Performance issues

dnaber · September 15, 2017, 9:28am

Hi, we’re having performance issues on languagetool.org. Running a profiler on the live system, I cannot see a specific reason. It looks as if the increasing traffic at peak times is just too much for the server. I’ll continue investigating this. For the next few hours, the server will run without the ngram data to see if that makes a difference.

dnaber · September 15, 2017, 4:07pm

I found one reason for the performance issue, it’s the rule SPACE_BEFORE_PUNCTUATION in pt/grammar.xml which I have commented out for now. It can cause exponential runtime when running on an input that ends in thousands of line breaks (\n). @tiagosantos, maybe you can find a regex that works fast even for such strange documents.

tiagosantos · September 15, 2017, 4:56pm

As discussed on git comments, it is fixed.

might be also worth cheching

there were 15 rules with performance warnings before the logging was removed. Search for ms for rule.

Might also be a good idea to optimize all the long regexps in all languages.
https://languagetool.org/regression-tests/performance-pt-PT.png

KnowZero · September 15, 2017, 5:19pm

Is it due to my module which heavily depends on line breaks to split up the formating?

tiagosantos · September 15, 2017, 9:24pm

@dnaber
Regression test performance seems stable

20170914 pt-PT 787.87 9.92
20170914 pt-BR 767.08 9.81
20170915 pt-PT 813.80 9.75
20170915 pt-BR 724.92 9.50

slight increase in pt-PT may due due to the extra anti-pattern.
I have to add unification to the said anti-pattern, so I will test the other heavy hitters one day after tomorrow and them resume optimizations.

@KnowZero
Unless the splitter produces hundreds of \n in a row, it is unlikely.
Anyway, the rule now checks for only one space and in my limited tests, no issue exists with multiple line endings (at least, when using only up to 4900 \n in a row). Please confirm if there are still hangs or runtime time-outs when running the portuguese language.

tiagosantos · September 18, 2017, 8:20am

Yesterday I tested the dash rule. The rule still has some performance issues, so pt-BR will be slower today. I disabled the rule anyway, and it is again an optional rule to be used offline, if required.

20170917 pt-PT 782.05 11.57
20170917 pt-BR 2635.93 20.86

That rule is used in other languages and has a performance dependent on the database size.
May be a good place to look into if looking for server performance improvements, since it is used in other popular languages.

tiagosantos · September 19, 2017, 12:44pm

@danielnaber
I have been running tests on 20170914 builds and the ones from today.
Testing several long English texts and Portuguese texts has negligible differences on both builds.
Since you referred that the entire server was slowed down.

*-*-*

_WORK TO DO_:
- 1) Answer these questions using the performance issues thread.
(a) Which rule did dnaber comment out after finding one reason for the slowdown?
(b) How many rules had performance warnings before the logging was removed?
(c) Up to how many \n in a row did tiagosantos use in the limited tests of the revised rule?
- 2) Write out the stretch of the performance issues thread from "May be a good" through "on both builds.".

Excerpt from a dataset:
*-*-*

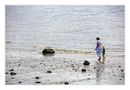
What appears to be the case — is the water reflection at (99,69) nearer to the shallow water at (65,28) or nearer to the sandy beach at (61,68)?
the sandy beach at (61,68)

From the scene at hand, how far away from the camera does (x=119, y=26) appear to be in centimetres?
955

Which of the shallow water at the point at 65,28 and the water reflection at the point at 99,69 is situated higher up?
the shallow water at the point at 65,28

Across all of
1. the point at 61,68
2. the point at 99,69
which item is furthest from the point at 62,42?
the point at 99,69

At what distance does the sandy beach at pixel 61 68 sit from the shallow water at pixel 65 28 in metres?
0.10

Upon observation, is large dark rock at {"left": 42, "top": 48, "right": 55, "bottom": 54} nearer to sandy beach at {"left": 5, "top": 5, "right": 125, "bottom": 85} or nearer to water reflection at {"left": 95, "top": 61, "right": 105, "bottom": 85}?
sandy beach at {"left": 5, "top": 5, "right": 125, "bottom": 85}

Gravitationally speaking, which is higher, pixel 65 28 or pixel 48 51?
pixel 65 28

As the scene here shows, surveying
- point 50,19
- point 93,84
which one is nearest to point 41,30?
point 50,19

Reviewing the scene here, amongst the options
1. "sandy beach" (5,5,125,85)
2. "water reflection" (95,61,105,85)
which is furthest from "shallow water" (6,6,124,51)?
"water reflection" (95,61,105,85)

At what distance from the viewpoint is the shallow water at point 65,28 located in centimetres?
959

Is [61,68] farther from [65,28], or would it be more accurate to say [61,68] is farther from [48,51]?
[65,28]

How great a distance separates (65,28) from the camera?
9.62m

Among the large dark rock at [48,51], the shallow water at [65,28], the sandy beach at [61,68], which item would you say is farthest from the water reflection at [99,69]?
the large dark rock at [48,51]

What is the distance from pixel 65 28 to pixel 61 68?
0.48m

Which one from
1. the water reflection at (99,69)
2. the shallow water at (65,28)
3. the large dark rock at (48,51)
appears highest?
the shallow water at (65,28)
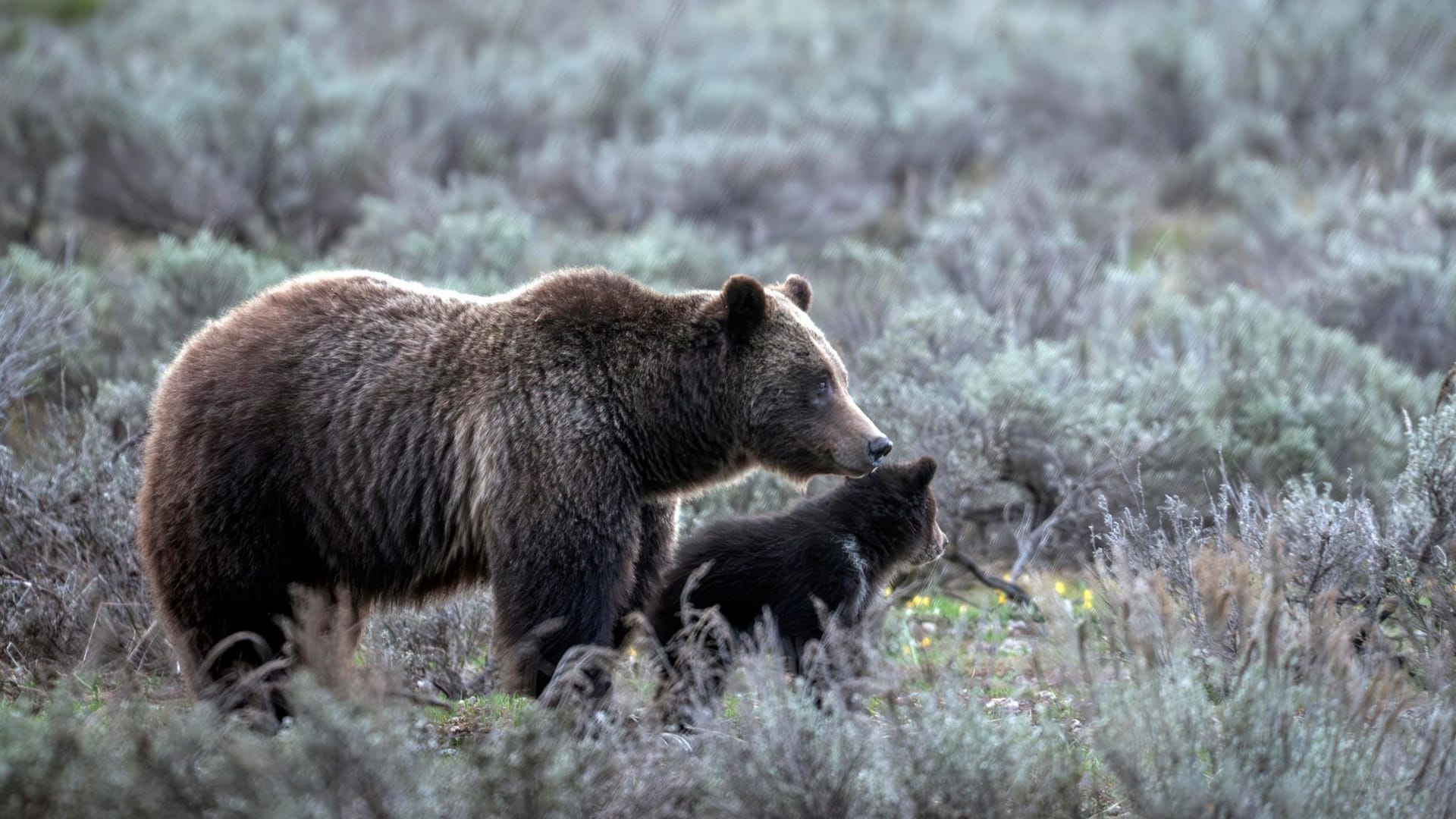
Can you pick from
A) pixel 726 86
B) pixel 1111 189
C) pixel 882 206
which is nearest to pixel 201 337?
pixel 882 206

*-*-*

_ANSWERS FOR THE EXERCISE_:
- 1)
(a) SPACE_BEFORE_PUNCTUATION in pt/grammar.xml
(b) 15
(c) 4900

- 2)
May be a good place to look into if looking for server performance improvements, since it is used in other popular languages.

tiagosantos · September 19, 2017, 12:44pm

@danielnaber
I have been running tests on 20170914 builds and the ones from today.
Testing several long English texts and Portuguese texts has negligible differences on both builds.